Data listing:
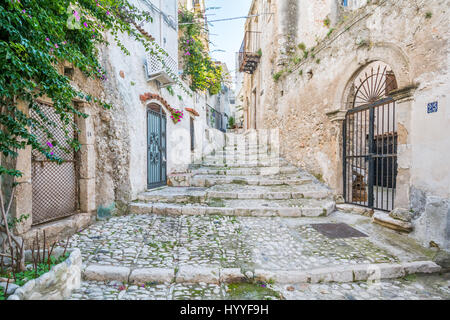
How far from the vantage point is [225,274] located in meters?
2.42

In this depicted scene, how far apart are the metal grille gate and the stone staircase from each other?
1.18 m

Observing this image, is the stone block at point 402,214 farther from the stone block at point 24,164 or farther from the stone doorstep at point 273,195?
the stone block at point 24,164

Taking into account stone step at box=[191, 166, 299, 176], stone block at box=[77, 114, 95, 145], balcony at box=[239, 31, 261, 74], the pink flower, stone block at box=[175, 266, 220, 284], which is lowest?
stone block at box=[175, 266, 220, 284]

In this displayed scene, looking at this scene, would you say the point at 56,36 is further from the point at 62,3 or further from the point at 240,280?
the point at 240,280

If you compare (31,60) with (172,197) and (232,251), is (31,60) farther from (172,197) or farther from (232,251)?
(172,197)

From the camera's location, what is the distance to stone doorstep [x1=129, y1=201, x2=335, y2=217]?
14.7ft

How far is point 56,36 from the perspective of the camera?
9.22 ft

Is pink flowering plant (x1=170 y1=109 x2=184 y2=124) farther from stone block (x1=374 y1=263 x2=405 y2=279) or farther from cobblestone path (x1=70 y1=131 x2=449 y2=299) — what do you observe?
stone block (x1=374 y1=263 x2=405 y2=279)

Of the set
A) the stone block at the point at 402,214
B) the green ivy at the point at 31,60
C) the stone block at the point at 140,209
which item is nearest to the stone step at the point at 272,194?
the stone block at the point at 140,209

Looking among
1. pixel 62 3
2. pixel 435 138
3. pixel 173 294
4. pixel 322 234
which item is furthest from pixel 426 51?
pixel 62 3

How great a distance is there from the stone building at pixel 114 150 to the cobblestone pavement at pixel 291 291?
5.00ft

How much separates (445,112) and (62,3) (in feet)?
16.9

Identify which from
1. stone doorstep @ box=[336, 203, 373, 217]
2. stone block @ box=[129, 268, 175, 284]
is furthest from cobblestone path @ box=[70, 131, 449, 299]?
stone doorstep @ box=[336, 203, 373, 217]
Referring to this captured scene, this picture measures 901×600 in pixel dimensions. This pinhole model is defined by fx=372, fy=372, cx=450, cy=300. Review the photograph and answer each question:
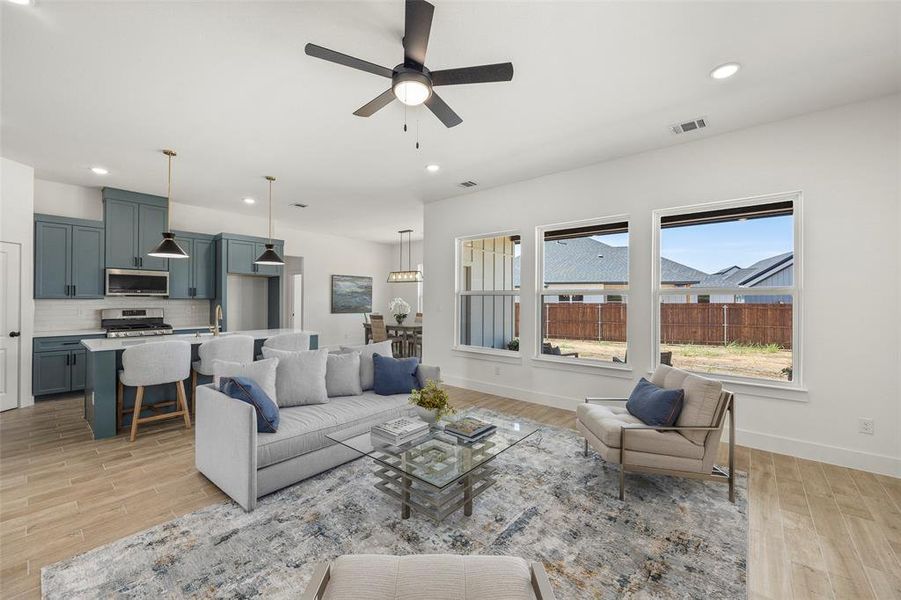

▶ Problem statement: Extract from the data above every line that includes the word "farther".

▶ Reply:
Observing this image, is the stone block at point 402,214 farther from the stone block at point 24,164 or farther from the stone doorstep at point 273,195?
If you compare (31,60) with (172,197) and (232,251), is (31,60) farther from (172,197) or farther from (232,251)?
Is pink flowering plant (x1=170 y1=109 x2=184 y2=124) farther from stone block (x1=374 y1=263 x2=405 y2=279) or farther from cobblestone path (x1=70 y1=131 x2=449 y2=299) — what do you observe?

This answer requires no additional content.